Data shown:
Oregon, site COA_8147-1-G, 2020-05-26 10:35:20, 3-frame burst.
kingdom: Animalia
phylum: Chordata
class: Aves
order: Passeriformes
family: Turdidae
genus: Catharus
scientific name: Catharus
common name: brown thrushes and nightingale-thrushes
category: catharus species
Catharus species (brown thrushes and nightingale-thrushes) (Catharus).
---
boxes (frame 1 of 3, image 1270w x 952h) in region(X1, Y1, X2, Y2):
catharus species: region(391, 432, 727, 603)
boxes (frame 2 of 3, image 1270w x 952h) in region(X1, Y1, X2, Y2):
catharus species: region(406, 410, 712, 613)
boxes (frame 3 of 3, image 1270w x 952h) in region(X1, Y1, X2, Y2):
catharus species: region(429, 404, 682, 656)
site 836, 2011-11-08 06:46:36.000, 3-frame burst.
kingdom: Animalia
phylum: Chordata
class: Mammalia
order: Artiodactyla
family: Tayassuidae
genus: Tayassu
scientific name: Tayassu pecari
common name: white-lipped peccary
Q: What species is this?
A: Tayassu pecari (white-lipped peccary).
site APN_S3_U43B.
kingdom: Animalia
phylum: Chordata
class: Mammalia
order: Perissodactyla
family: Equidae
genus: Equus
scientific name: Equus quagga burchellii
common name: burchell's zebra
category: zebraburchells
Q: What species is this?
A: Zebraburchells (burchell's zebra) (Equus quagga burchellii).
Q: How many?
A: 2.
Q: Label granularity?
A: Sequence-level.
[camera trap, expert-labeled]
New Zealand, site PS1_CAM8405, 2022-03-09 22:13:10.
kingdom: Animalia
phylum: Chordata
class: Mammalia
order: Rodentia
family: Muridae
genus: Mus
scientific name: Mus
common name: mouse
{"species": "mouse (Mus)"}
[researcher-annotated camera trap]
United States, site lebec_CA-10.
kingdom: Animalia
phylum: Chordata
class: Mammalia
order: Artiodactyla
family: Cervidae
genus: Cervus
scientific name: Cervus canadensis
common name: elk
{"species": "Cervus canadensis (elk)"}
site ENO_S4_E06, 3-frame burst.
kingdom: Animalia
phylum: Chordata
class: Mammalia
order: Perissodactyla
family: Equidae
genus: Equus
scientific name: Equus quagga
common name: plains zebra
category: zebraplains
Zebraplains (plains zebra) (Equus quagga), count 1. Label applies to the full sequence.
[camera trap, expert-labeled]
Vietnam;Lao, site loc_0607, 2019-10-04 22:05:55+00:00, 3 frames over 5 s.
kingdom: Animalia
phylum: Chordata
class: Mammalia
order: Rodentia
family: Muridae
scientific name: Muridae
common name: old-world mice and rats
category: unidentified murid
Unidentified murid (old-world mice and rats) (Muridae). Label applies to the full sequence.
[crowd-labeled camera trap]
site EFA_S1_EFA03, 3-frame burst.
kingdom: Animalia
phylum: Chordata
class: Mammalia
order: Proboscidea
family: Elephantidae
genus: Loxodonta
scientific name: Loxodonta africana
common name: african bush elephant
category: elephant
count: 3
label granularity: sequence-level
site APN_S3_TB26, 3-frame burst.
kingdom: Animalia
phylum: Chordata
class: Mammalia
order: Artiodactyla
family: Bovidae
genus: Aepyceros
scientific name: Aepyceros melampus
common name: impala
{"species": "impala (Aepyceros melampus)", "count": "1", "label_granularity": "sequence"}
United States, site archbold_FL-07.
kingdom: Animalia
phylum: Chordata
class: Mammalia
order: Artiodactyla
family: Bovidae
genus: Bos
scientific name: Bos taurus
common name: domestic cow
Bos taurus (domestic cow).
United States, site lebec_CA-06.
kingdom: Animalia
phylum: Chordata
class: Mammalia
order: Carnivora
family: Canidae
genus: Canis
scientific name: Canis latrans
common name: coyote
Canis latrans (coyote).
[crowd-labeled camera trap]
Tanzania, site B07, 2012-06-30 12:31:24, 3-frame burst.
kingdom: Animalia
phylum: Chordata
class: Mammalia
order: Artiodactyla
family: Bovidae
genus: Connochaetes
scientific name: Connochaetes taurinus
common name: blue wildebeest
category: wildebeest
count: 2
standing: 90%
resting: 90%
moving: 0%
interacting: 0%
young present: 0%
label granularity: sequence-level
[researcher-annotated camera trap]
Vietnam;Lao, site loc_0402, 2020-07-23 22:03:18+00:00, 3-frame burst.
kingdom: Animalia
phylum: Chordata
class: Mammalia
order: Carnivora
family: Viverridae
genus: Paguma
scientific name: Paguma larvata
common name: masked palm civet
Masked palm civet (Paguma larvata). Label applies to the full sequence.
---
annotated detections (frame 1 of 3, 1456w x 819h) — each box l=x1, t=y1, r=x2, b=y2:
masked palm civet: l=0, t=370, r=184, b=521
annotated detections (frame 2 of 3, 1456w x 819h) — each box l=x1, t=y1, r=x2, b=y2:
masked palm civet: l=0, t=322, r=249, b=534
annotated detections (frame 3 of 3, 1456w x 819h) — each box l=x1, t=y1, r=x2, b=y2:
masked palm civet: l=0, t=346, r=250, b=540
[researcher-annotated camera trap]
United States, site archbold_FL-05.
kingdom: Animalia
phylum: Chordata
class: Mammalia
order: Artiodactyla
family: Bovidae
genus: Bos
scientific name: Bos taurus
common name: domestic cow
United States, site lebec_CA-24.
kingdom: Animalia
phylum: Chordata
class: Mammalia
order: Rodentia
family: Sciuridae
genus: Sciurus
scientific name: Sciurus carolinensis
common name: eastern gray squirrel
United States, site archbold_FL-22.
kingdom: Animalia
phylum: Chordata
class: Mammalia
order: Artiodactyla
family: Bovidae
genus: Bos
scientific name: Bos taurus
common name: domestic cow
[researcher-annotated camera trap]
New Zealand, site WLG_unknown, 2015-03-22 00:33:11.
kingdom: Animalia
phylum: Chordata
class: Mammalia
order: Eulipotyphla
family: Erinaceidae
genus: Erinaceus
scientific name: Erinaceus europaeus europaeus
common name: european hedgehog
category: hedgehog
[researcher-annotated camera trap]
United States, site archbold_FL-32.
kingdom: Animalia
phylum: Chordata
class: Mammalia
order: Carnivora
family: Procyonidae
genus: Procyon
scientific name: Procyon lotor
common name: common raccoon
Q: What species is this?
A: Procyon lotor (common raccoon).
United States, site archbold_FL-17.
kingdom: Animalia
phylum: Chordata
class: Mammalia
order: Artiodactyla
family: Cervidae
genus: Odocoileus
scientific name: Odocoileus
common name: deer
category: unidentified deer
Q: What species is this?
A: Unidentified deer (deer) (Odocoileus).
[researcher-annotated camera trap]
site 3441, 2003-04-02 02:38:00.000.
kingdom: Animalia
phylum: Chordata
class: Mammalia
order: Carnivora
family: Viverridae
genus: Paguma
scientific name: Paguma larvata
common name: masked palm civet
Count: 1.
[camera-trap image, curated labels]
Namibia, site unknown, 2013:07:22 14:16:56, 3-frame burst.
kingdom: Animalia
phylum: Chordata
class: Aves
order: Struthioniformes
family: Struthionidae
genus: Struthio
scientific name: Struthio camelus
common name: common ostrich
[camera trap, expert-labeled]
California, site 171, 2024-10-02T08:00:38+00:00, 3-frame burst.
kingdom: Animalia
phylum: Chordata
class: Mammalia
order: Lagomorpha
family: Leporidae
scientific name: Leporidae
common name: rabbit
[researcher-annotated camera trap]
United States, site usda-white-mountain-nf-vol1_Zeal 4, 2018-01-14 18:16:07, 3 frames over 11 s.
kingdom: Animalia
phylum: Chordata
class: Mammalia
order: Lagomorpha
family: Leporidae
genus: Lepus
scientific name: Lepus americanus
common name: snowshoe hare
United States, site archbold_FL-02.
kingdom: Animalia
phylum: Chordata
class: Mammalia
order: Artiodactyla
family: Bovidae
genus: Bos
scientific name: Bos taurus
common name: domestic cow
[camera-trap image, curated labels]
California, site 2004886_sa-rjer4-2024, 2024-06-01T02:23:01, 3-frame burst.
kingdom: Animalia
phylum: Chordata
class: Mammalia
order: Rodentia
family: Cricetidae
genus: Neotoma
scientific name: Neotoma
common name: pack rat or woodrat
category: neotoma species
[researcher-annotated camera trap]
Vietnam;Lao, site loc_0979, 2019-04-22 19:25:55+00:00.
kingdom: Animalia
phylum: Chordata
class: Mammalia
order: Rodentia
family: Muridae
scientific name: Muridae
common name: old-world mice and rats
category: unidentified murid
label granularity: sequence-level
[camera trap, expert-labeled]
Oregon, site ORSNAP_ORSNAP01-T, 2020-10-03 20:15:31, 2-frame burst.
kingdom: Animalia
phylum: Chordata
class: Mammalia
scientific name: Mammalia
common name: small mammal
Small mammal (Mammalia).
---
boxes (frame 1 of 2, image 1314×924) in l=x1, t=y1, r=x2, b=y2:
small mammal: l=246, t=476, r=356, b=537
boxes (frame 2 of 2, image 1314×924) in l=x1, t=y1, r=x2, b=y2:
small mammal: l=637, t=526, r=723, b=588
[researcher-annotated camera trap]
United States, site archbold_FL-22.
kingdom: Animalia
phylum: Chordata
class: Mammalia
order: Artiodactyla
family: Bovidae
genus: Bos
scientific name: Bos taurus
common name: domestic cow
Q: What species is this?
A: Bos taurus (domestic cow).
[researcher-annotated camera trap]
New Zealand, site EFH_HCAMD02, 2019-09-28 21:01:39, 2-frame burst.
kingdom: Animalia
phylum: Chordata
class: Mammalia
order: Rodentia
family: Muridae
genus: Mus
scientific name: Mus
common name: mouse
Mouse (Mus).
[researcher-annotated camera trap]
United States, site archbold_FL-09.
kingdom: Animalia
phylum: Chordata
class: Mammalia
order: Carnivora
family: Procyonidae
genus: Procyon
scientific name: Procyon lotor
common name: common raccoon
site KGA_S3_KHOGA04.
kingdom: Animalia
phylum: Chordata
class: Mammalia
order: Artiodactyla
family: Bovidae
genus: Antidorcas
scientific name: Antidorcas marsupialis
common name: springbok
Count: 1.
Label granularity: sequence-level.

What you should do: Return each line of the material above that holds the string "California".

Problem solution:
California, site 171, 2024-10-02T08:00:38+00:00, 3-frame burst.
California, site 2004886_sa-rjer4-2024, 2024-06-01T02:23:01, 3-frame burst.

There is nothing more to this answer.